[Exercise prompt]: Please gather every line in the entries below that contains the word "closer". Case counts.

[Dataset entries]:
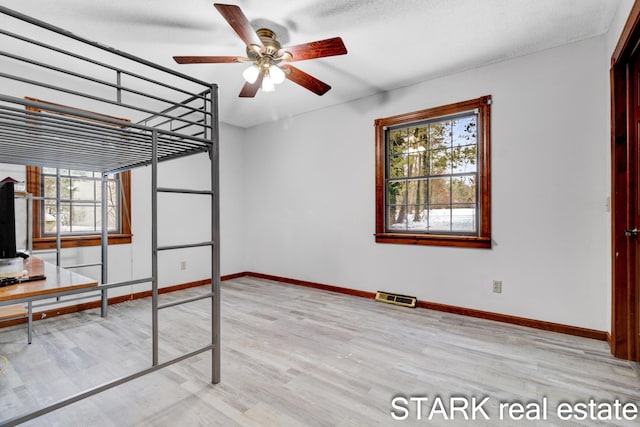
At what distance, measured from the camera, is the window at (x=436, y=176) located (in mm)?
3164

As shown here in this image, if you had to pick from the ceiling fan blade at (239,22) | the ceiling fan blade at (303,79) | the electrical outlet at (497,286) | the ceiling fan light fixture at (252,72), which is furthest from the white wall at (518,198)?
the ceiling fan blade at (239,22)

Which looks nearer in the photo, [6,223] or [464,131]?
[6,223]

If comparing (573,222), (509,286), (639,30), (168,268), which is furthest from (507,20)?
(168,268)

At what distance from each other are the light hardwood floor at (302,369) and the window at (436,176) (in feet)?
3.02

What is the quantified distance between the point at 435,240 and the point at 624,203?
1522 mm

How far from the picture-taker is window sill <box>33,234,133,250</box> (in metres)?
3.20

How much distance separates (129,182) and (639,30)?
4714 millimetres

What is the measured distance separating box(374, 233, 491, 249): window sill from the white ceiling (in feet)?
5.63

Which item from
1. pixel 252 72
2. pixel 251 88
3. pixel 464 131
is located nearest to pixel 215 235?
pixel 252 72

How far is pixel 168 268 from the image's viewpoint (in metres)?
4.28

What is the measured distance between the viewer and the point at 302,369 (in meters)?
2.17

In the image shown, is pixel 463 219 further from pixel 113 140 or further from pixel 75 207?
pixel 75 207

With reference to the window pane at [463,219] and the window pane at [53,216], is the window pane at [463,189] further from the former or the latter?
the window pane at [53,216]

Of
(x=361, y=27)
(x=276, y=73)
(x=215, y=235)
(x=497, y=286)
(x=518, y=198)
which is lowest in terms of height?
(x=497, y=286)
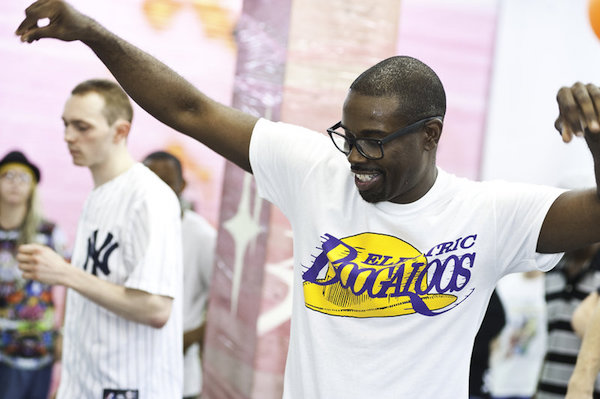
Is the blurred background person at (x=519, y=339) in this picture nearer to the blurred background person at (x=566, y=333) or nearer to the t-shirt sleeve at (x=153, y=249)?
the blurred background person at (x=566, y=333)

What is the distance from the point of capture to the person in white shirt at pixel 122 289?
2.39m

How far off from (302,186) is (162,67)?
40 cm

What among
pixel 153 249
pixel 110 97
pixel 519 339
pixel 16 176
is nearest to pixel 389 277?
pixel 153 249

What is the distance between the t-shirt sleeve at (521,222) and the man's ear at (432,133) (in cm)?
17

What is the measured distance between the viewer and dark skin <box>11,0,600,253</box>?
1.63 m

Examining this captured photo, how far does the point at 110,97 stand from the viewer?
8.98 feet

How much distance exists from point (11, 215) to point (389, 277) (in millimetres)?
2833

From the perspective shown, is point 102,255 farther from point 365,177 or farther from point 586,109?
point 586,109

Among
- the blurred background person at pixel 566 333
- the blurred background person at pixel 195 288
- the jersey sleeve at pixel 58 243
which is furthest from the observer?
the jersey sleeve at pixel 58 243

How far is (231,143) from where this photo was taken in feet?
5.97

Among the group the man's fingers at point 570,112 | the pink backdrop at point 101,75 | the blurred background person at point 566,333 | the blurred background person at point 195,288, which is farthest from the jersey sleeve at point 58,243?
the man's fingers at point 570,112

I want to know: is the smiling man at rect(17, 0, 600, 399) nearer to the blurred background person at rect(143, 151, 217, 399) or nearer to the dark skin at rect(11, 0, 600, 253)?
the dark skin at rect(11, 0, 600, 253)

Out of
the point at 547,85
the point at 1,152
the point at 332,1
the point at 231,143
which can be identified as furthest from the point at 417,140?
the point at 547,85

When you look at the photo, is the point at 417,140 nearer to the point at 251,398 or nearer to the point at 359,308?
the point at 359,308
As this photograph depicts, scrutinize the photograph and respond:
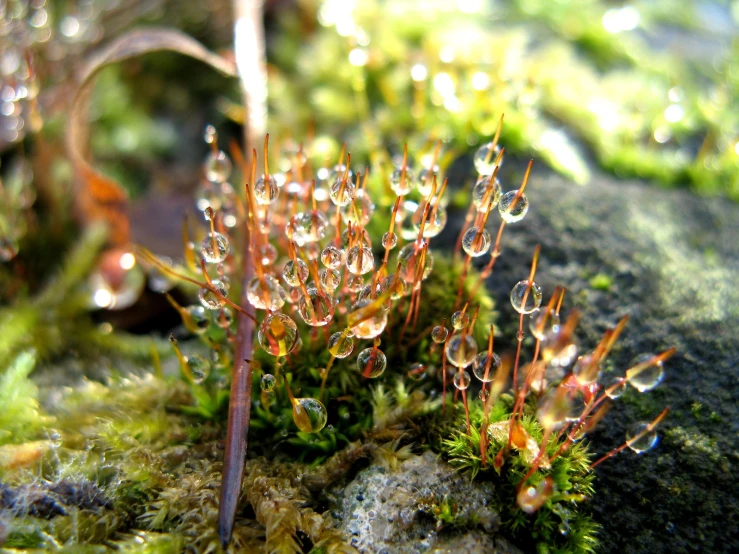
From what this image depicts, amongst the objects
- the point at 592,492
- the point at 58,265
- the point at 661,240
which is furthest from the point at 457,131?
the point at 58,265

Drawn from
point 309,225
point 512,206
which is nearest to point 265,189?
point 309,225

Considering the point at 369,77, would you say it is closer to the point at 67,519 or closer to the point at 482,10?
the point at 482,10

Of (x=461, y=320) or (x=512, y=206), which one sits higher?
(x=512, y=206)

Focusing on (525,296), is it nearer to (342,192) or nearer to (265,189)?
(342,192)

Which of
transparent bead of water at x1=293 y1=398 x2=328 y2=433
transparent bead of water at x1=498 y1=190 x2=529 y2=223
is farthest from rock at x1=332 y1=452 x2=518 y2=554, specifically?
transparent bead of water at x1=498 y1=190 x2=529 y2=223

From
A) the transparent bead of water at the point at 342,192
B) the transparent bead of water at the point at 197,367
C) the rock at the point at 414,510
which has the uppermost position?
the transparent bead of water at the point at 342,192

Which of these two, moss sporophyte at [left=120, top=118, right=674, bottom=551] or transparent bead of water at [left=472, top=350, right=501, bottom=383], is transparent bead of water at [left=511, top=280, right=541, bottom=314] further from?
transparent bead of water at [left=472, top=350, right=501, bottom=383]

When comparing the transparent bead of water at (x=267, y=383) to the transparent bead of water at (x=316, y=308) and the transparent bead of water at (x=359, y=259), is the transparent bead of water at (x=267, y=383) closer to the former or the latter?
the transparent bead of water at (x=316, y=308)

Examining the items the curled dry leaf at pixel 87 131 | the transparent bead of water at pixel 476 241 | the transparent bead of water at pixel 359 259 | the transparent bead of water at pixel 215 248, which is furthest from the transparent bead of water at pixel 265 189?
the curled dry leaf at pixel 87 131
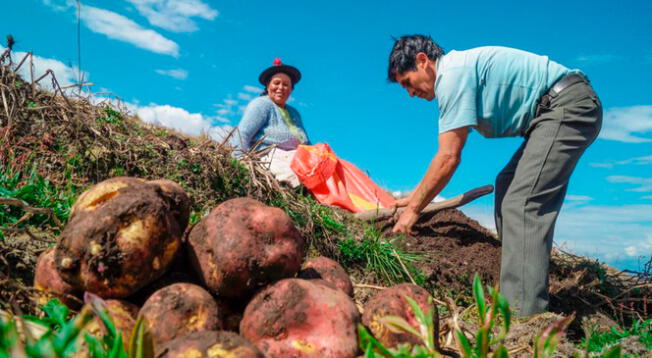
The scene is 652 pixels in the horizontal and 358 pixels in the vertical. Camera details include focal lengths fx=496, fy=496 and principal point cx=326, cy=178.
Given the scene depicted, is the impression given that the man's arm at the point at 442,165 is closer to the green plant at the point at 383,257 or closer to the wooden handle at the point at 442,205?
the green plant at the point at 383,257

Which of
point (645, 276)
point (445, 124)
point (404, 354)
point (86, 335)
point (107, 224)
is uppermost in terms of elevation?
point (445, 124)

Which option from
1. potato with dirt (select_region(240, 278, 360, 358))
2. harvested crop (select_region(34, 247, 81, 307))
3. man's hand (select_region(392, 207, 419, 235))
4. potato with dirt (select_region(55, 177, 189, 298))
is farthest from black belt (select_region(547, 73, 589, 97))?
harvested crop (select_region(34, 247, 81, 307))

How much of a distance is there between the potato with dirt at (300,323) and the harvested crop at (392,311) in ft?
0.32

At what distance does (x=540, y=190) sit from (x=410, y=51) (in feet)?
4.99

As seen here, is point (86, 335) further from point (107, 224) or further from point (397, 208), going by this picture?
point (397, 208)

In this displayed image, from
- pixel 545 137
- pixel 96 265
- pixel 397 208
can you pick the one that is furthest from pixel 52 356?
pixel 397 208

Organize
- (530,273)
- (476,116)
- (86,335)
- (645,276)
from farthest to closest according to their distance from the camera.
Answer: (645,276), (476,116), (530,273), (86,335)

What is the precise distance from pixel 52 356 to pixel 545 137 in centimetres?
352

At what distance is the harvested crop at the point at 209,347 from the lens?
1.34 meters

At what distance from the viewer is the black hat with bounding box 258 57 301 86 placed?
6594mm

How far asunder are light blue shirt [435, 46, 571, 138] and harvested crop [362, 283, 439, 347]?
2.18m

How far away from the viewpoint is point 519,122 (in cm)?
394

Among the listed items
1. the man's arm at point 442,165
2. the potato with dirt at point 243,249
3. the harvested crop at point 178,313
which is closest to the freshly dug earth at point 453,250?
the man's arm at point 442,165

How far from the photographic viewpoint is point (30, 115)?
14.9ft
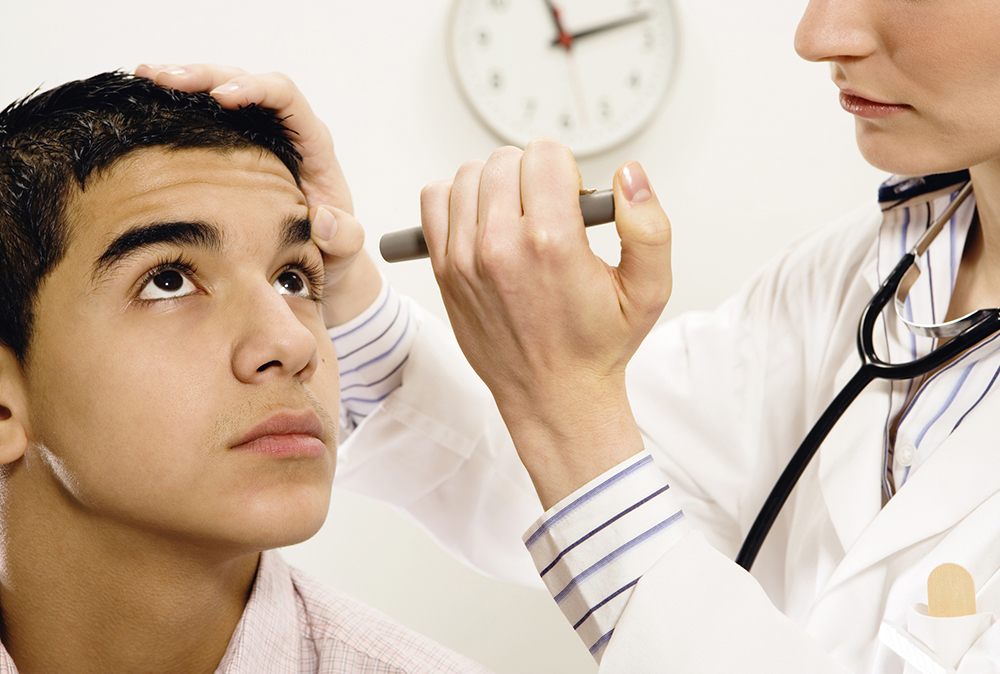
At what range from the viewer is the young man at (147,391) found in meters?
0.82

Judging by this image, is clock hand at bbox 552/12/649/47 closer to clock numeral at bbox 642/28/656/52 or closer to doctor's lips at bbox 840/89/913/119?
clock numeral at bbox 642/28/656/52

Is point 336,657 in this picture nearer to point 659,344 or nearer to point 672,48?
point 659,344

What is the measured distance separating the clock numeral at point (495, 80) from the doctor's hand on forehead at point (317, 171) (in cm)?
93

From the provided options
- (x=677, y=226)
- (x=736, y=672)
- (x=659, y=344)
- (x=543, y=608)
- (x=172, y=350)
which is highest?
(x=677, y=226)

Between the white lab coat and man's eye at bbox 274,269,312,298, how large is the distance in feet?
0.94

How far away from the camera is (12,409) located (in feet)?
2.85

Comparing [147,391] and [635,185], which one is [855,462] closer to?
[635,185]

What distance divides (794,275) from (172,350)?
834 mm

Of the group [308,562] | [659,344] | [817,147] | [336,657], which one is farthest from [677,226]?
[336,657]

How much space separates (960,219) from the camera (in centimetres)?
107

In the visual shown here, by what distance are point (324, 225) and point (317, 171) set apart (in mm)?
159

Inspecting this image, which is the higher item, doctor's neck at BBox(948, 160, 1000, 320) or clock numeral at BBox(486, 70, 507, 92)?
clock numeral at BBox(486, 70, 507, 92)

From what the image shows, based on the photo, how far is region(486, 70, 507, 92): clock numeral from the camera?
1993mm

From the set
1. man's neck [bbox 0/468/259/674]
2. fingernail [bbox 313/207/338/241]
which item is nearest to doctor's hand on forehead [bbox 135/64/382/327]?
fingernail [bbox 313/207/338/241]
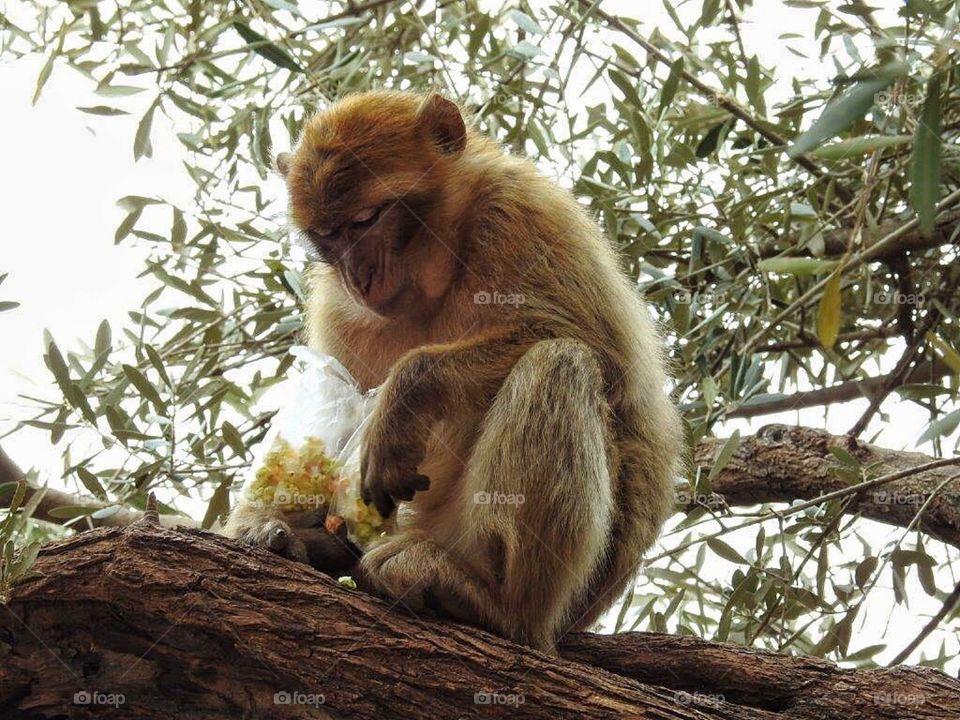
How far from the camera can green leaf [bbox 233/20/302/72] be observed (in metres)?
5.12

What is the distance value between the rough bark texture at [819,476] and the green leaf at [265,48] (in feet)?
9.25

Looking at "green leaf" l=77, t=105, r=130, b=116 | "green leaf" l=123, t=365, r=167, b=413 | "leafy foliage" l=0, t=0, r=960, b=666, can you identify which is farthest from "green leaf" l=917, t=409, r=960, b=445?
"green leaf" l=77, t=105, r=130, b=116

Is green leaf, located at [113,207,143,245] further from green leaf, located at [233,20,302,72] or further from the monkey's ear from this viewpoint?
the monkey's ear

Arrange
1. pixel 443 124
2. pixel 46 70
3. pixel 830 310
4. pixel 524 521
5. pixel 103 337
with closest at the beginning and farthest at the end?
pixel 830 310
pixel 524 521
pixel 443 124
pixel 103 337
pixel 46 70

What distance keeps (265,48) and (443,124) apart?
1.09 m

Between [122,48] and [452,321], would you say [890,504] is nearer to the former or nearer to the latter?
[452,321]

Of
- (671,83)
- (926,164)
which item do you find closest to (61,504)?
(671,83)

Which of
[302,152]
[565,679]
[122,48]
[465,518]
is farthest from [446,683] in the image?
[122,48]
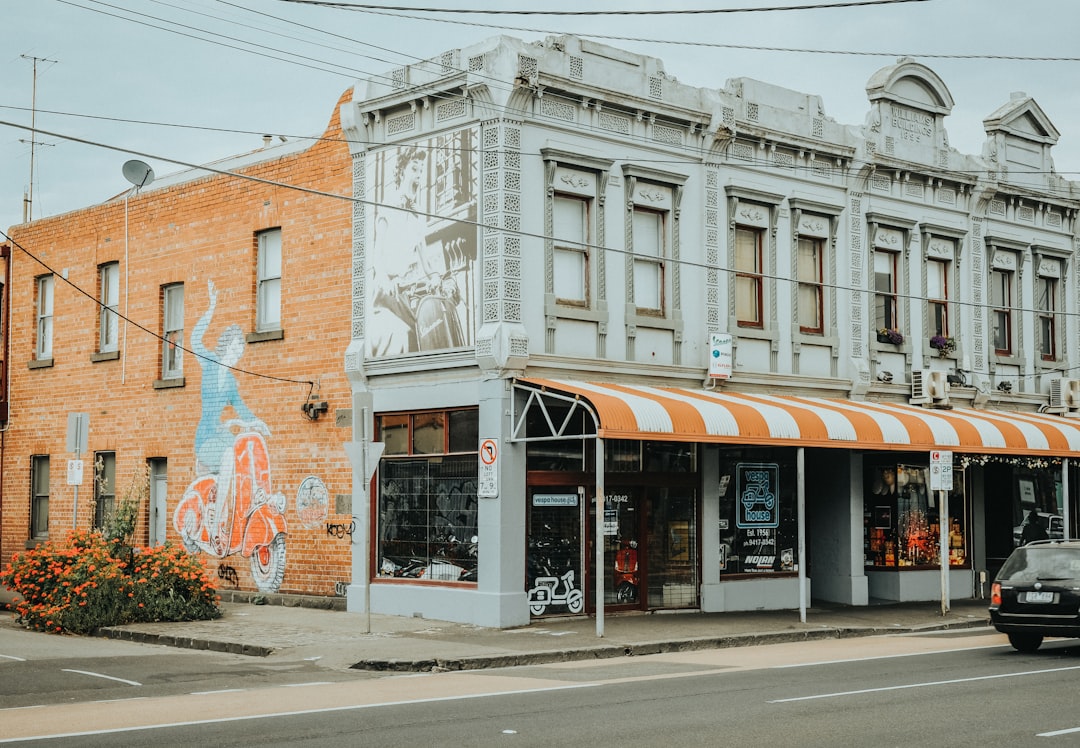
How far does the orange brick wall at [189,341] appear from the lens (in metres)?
22.6

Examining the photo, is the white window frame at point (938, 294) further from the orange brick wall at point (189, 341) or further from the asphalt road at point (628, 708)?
the orange brick wall at point (189, 341)

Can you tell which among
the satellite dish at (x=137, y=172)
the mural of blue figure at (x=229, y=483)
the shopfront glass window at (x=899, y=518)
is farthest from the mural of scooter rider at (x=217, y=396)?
the shopfront glass window at (x=899, y=518)

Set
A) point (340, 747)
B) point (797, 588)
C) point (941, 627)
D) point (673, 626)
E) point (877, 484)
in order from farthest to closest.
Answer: point (877, 484) < point (797, 588) < point (941, 627) < point (673, 626) < point (340, 747)

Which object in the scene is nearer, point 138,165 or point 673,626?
point 673,626

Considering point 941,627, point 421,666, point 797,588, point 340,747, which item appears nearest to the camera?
point 340,747

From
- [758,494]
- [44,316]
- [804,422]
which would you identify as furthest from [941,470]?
[44,316]

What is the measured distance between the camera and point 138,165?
71.6ft

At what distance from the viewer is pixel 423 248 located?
21.0 meters

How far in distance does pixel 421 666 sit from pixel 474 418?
5.34 metres

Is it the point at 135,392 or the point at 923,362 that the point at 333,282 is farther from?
the point at 923,362

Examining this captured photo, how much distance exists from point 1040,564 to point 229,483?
13.9m

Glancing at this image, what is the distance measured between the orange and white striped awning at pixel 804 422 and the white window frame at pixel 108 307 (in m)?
11.5

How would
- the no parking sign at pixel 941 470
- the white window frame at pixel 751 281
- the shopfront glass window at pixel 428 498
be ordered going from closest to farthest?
the shopfront glass window at pixel 428 498, the no parking sign at pixel 941 470, the white window frame at pixel 751 281

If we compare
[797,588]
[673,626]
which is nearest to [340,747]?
[673,626]
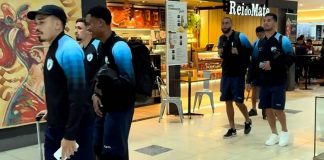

[Solution]:
Considering the point at 369,77, would you say it is closer to the point at 67,519 or closer to the point at 482,10?
When comparing the transparent bead of water at (x=267, y=383) to the transparent bead of water at (x=316, y=308) and the transparent bead of water at (x=359, y=259), is the transparent bead of water at (x=267, y=383) closer to the former or the latter?
Given the scene depicted, is the impression given that the man's arm at the point at 442,165 is closer to the green plant at the point at 383,257 or closer to the wooden handle at the point at 442,205?
Judging by this image, is clock hand at bbox 552/12/649/47 closer to clock numeral at bbox 642/28/656/52 or closer to doctor's lips at bbox 840/89/913/119?
Comparing [147,391] and [635,185], which one is [855,462] closer to?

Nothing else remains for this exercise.